Excerpted text —
-.-.-

The Financial angle of starting a poultry business!

The Financial angle of starting a poultry business!

Last week we did an episode on how to start up a poultry business. Thanks for all the comments, questions which has made us do a follow up on the financials angle.

Like any good business, poultry farming can deliver decent profit if well managed. It is a business that thrives on quantity as the profit may look small on a small base. Let me show you how to make money from poultry farming.  To explain, i will use an example of 120 layer birds.

  1. Production: Remember that you will buy a Point of Lay bird of 16 weeks at about N900 each. This young layer/bird can lay eggs for about one year before it stops and can be sold as an old layer at about the same price of N800- N900. If you have 120 birds, you should get about 80% production every day when the layers are operating at their best. This means you get about 96 eggs per day (3 crates and 6 eggs) from 120 birds.  To get the birds to lay well, they need to be well fed, drink clean water daily, take their vitamins and should be generally well taken care of. The vitamins are needed because the layers are laying eggs daily and they need the vitamins to replenish lost nutrients. There are several brands of vitamins out there for old layers.

-.-.-

Information supplied —
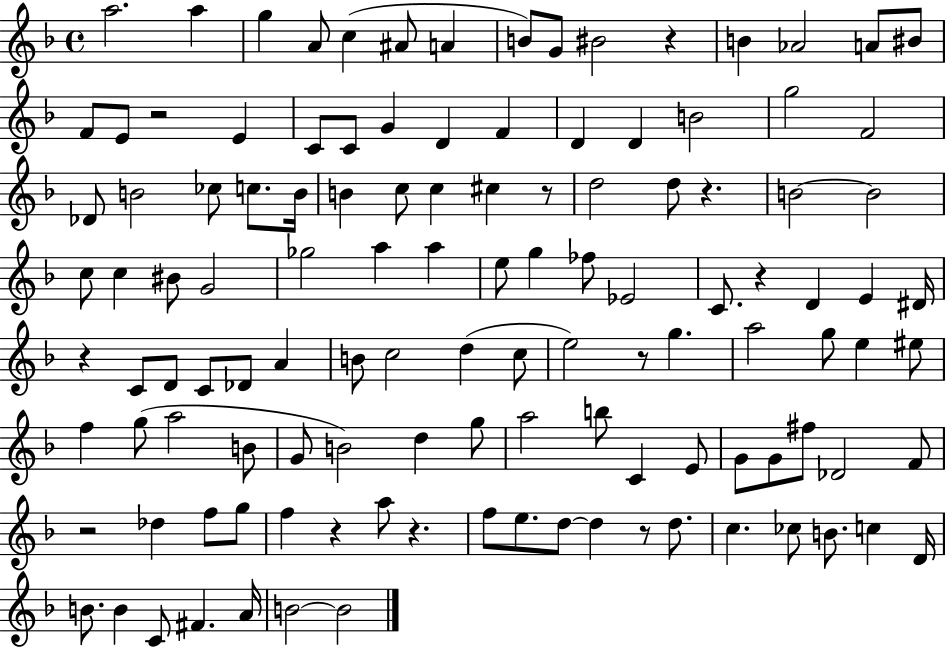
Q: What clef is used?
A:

-.-.-

Task instructions —
(1) In the poultry business text, how many eggs a day should 120 birds give at about 80% production?
(2) Reproduce the poultry business text from "Last week we" to "the financials angle.".
The data plays no part in this.

Results in order —
(1) About 96 eggs per day (3 crates and 6 eggs).

(2)
Last week we did an episode on how to start up a poultry business. Thanks for all the comments, questions which has made us do a follow up on the financials angle.